And here is the C++ delete operator version:

    void operator delete(void* v)
    {
        int sz = size_of_block(v);
        memset(v, '@', sz);
        #undef free // avoid macro intercept
	free(v);  // call the real free (note: cannot use delete here!)
    }

Poisoning Stack Buffer Memory

Stack variables are still a problem, even if we're intercepting all heap allocation primitives. The simple example of an unitialized stack variable looks like this:

    void my_stack_crash_function()
    {
        char buf[100];
        std::cerr << buf << std::endl;
    }

Fixing stack buffer usage is more difficult than heap memory. We cannot easily intercept when the stack frame is increased on function entry, nor when it is released on function returns. Compiler vendors could do this, but it's hidden from the programmer. There's no way to use macros, and I'm not aware of any callback mechanisms or compiler settings to control the memory on the stack.

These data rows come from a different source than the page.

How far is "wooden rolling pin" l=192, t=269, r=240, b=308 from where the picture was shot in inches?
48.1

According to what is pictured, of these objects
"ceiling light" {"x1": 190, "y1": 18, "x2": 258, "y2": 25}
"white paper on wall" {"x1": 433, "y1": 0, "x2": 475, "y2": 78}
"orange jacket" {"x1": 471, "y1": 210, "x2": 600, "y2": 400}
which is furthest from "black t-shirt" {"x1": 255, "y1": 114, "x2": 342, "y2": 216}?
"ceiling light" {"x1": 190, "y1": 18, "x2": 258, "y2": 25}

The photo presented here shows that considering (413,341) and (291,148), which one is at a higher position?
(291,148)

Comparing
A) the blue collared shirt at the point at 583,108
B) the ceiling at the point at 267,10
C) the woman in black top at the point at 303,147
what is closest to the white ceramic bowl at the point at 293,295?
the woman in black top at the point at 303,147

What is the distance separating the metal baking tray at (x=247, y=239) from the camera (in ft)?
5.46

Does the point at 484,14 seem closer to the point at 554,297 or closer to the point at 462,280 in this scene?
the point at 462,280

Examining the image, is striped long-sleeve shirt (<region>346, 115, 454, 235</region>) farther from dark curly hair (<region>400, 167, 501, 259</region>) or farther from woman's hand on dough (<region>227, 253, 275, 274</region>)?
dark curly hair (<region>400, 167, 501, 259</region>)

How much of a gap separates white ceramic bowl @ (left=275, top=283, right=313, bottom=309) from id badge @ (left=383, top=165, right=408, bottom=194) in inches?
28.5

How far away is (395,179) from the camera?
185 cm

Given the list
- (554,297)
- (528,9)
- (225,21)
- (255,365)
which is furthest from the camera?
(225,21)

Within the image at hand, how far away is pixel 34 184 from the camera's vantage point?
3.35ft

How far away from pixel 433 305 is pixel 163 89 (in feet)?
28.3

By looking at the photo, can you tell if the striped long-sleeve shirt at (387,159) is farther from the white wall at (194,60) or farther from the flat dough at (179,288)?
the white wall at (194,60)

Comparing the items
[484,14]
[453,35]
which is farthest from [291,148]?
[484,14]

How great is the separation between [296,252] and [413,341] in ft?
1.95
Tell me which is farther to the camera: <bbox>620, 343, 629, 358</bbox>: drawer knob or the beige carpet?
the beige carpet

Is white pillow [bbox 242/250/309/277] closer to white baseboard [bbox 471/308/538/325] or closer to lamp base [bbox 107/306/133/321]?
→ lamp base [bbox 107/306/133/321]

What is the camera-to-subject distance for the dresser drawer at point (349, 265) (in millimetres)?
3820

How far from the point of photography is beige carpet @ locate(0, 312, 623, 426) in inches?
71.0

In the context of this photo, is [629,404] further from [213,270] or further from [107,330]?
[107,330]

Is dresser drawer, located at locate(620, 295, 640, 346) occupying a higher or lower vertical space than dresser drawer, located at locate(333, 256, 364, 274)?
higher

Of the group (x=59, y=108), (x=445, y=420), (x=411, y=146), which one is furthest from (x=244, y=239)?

Some of the possible approaches to poisoning uninitialized stack variables include:

• Explicit calls to memset
• Use smart buffer objects instead of local array buffers (i.e., a one-variable wrapper).
• Use two-variable methods with smart buffer wrapping objects.
• Macro-intercept the alloca dynamic stack block allocation method (but it's rarely used, so this isn't that valuable).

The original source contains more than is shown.